|
HS Code |
118108 |
| Chemical Name | Dexamethasone Acetate |
| Cas Number | 1177-87-3 |
| Molecular Formula | C24H31FO6 |
| Molecular Weight | 434.50 g/mol |
| Appearance | White to off-white crystalline powder |
| Solubility | Slightly soluble in water, soluble in organic solvents |
| Storage Temperature | 2-8°C |
| Melting Point | 233-235°C |
| Usage | Glucocorticoid, anti-inflammatory agent |
| Synonyms | Decadron acetate, Dexamethasone 21-acetate |
| Route Of Administration | Topical, injectable |
| Stability | Stable under recommended storage conditions |
| Pharmacological Class | Corticosteroid |
| Expiration Period | 2-3 years (typical) |
As an accredited Dexamethasone Acetate factory, we enforce strict quality protocols—every batch undergoes rigorous testing to ensure consistent efficacy and safety standards.

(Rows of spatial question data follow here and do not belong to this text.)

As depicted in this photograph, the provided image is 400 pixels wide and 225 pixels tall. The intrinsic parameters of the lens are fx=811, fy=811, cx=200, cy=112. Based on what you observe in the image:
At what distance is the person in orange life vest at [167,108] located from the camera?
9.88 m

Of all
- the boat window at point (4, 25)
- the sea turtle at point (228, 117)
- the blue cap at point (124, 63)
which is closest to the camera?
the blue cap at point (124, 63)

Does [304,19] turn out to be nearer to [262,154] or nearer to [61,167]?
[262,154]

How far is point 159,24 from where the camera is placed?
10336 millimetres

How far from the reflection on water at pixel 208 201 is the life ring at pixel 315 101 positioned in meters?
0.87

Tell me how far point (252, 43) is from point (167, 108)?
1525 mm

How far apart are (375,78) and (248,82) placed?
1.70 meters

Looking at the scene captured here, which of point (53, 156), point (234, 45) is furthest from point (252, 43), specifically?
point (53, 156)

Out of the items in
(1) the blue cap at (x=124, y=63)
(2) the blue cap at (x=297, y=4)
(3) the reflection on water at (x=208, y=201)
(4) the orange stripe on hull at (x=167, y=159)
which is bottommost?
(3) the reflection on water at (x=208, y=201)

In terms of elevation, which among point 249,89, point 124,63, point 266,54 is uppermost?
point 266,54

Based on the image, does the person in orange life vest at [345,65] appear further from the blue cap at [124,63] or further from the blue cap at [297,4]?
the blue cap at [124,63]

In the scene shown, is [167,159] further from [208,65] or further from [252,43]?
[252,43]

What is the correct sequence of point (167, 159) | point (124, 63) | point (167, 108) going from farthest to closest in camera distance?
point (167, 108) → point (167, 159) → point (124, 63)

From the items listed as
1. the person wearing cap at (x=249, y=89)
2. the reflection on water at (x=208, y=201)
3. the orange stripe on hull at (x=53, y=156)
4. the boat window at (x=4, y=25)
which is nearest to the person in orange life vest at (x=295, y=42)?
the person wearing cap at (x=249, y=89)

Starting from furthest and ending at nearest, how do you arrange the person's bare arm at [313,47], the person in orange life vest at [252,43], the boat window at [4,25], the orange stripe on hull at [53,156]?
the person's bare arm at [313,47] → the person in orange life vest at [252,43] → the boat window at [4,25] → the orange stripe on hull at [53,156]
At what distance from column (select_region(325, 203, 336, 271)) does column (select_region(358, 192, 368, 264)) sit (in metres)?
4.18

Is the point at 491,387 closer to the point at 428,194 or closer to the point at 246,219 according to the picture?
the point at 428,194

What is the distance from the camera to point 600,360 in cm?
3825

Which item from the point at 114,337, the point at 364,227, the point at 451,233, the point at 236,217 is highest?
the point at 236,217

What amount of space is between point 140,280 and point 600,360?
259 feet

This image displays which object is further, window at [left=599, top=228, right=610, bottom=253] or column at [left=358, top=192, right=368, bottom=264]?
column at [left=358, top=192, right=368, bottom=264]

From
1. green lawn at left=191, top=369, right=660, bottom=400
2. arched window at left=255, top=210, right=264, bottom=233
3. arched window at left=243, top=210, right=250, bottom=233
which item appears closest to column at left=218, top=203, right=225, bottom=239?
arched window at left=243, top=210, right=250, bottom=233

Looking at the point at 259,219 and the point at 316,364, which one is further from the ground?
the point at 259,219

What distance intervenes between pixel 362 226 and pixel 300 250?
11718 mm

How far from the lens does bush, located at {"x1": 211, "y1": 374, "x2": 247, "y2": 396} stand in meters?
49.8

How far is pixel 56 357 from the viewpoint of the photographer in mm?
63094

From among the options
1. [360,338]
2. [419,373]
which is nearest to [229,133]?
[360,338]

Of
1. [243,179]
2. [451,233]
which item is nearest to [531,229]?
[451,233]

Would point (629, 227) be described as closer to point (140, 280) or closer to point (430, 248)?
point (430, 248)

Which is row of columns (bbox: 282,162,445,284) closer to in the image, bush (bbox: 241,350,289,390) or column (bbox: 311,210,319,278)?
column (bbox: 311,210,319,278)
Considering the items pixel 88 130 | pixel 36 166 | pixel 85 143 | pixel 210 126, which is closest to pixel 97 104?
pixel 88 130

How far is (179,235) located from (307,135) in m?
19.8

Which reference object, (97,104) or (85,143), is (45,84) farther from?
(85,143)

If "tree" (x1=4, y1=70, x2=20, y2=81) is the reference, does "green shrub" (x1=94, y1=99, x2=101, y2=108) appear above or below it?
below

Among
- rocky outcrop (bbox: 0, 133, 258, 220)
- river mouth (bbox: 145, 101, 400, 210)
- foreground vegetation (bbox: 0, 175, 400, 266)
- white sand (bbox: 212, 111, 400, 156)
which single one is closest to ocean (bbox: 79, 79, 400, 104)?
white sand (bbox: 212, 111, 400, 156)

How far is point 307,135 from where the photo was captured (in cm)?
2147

| Packing | Dexamethasone Acetate is supplied in a sealed, amber glass bottle containing 25 grams, with a tamper-evident cap and labeled with safety information. |
| Shipping | Dexamethasone Acetate should be shipped in tightly sealed containers, protected from light and moisture. It must be handled as a hazardous material, with appropriate labeling and documentation. Ship at ambient temperature unless otherwise specified, ensuring compliance with all local and international chemical transport regulations. Use secondary containment to prevent leaks. |
| Storage | Dexamethasone acetate should be stored in a tightly closed container, protected from light and moisture. Keep at a temperature between 2°C and 8°C (refrigerated), away from incompatible substances such as strong oxidizers. Ensure proper ventilation in storage areas, and label containers clearly. Avoid excessive heat, and keep out of reach of unauthorized personnel or children. |
Competitive Dexamethasone Acetate prices that fit your budget—flexible terms and customized quotes for every order.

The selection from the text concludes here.